The right eye served as the untreated control. The treated eyes were examined for
irritation using the Draize technique, pretest, prior to each subsequent dose and at the time
points of 24, 48 and 72 hours, respectively, following the final dose. Observations for
mortality, toxicity and pharmacologic effects were made prior to each ocular observation
period. Body weights were recorded pretest. The animals were humanely sacrificed using
CO2, following the final observation.
[0110] The results show that there was no evidence of ocular irritation noted in any eye
dosed with either the cMNP or the nMNP formulation and that there were no abnormal
physical signs noted during the study. Hence, both the cMNP and the nMNP formulations
are well-tolerated.
Example 5
[0111] The purpose of this example was to test the formulations prepared in Example 1
and Example 2 for stability.
[0112] Both formulations were subjected to an in-house or informal non-ICH stability
study. The storage temperatures and time points taken for the stability test are as follows:
1. 25°C: 0, 1, 2, 4, 12, and 40 weeks;
2. 40°C: 1, 2, 4 and 12 weeks;
3. 60°C: 1week
[0113] The stability data, in terms of the potency of cyclosporine and the mean particle
size, is depicted in Figure 3 and Figure 4, for the cMNP formulation and the nMNP
formulation, respectively. For the cMNP formulation, the results show that there was no
change in physical appearance of the emulsion for any storage condition at any time point
tested. pH was stable at 7.3±0.3 across all storage conditions and time pointes tested. The
cyclosporine content dropped by approximately 10% for 60°C storage condition at 1-week
time point. However, the 25°C and 40°C storage conditions did not cause any significant
decrease in potency during the test period. The mean particle size did not change during
the test period for any storage condition tested. Hence, the cMNP formulation of
cyclosporine will likely be stable for two years at room temperature. Figure 4 shows that
the nMNP formulation is stable for up to 12 weeks at 25°C or at 40°C.
Example 6
[0114] The purpose of this example was to manufacture the cyclosporine formulation.

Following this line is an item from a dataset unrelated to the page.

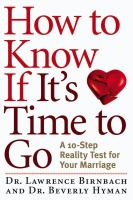 How to Know If It's Time to Go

[0115] 50X concentrated cyclosporine formulation containing 2.5% w/w cyclosporine is
manufactured aseptically according to the description in Example 1 or Example 2. The
particles of cyclosporine in the concentrated product have a mean particle size of less than
200 nm. Subsequently, the concentrated composition is diluted with sterile PBS/saline to
achieve 0.05% w/w cyclosporine in the final product, which has similar appearance to
Restasis®. The final product is packaged and sealed in 0.4 ml per dose.

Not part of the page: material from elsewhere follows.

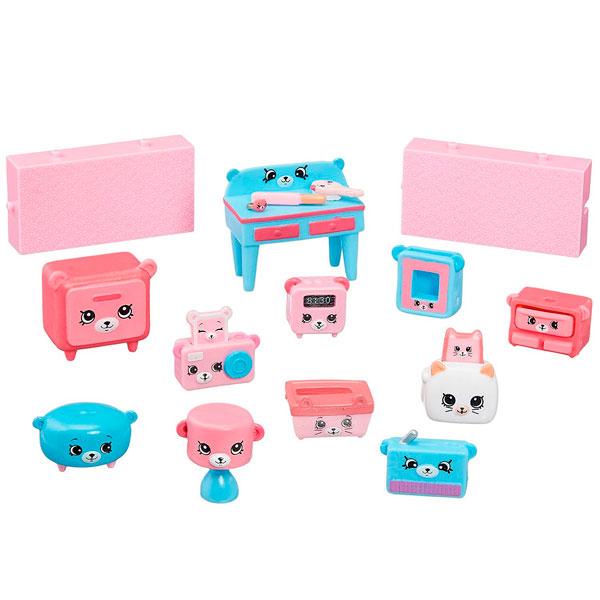 Купить Happy Places 56378 Игровой набор для декора Мишки для спальни , Минифигурка Happy Places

[0116] It will be apparent to those skilled in the art that various modifications and
variations can be made in the methods and compositions of the present invention without
departing from the spirit or scope of the invention. Thus, it is intended that the present
invention cover the modifications and variations of this invention provided they come
within the scope of the appended claims and their equivalents.
WHAT IS CLAIMED IS:
1. An ophthalmic formulation comprising:
(a) cyclosporine or a derivative thereof,
(b) at least one solvent,
(c) at least one oil,
(d) at least one surfactant,
(e) at least one preservative, and
(f) water or buffer.
2. The opthalmic formulation of claim 1, wherein the cyclosporine is
cyclosporine A.
3. The ophthalmic formulation of claim 1, wherein cyclosporine or a
derivative thereof is in a solid particulate state and in a soluble state.

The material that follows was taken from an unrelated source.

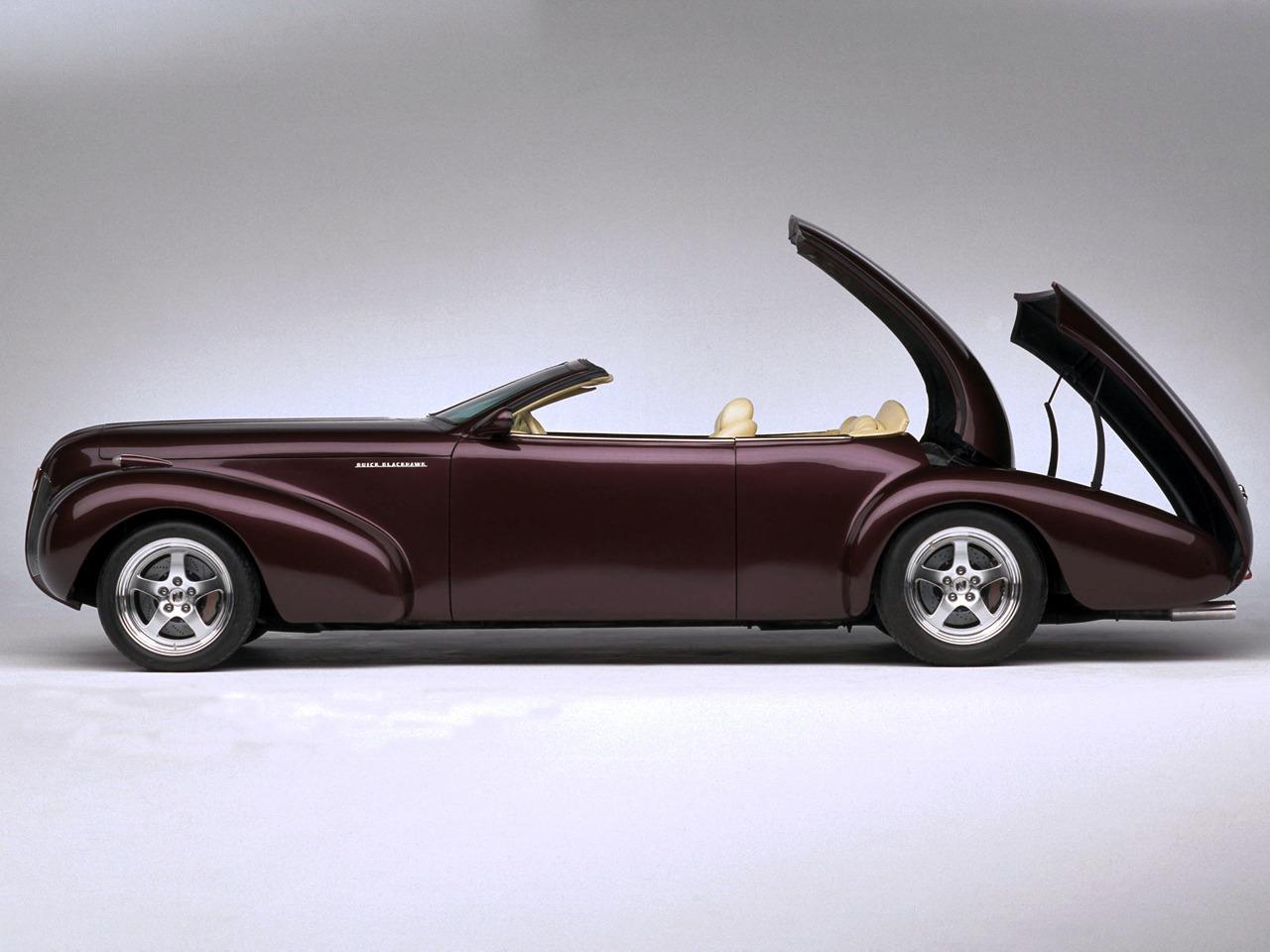 Buick Blackhawk 2000 Old Concept Cars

4. The ophthalmic formulation of claim 3, wherein the formulation is a
mixture of particles of cyclosporine or a derivative thereof suspended in emulsion droplets
and sterically stabilized particulate cyclosporine or a derivative thereof in the water or
buffer.
5. The ophthalmic formulation of claim 1, wherein the formulation comprises
globules of oil comprising dissolved cyclosporine or a derivative thereof, wherein the
globules have a diameter of less than about 10 microns.
6. The ophthalmic formulation of claim 5, wherein the globules have a
diameter selected from the group consisting of less than about 9 microns, less than about 8
microns, less than about 7 microns, less than about 6 microns, less than about 5 microns,
less than about 4 microns, less than about 3 microns, less than about 2 microns, less than
about 1000 nm, less than about 900 nm, less than about 800 nm, less than about 700 nm,
less than about 600 nm, less than about 500 nm, less than about 400 nm, less than about
300 nm, less than about 290 nm, less than about 280 nm, less than about 270 nm, less than
about 260 nm, less than about 250 nm, less than about 240 nm, less than about 230 nm,
less than about 220 nm, less than about 210 nm, less than about 200 nm, less than about
190 nm, less than about 180 nm, less than about 170 nm, less than about 160 nm, less than
about 150 nm, less than about 140 nm, less than about 130 nm, less than about 120 nm,
less than about 110 nm, less than about 100 nm, less than about 90 nm, less than about 80
nm, less than about 70 nm, less than about 60 nm, less than about 50 nm, less than about
40 nm, less than about 30 nm, less than about 20 nm, or less than about 10 nm.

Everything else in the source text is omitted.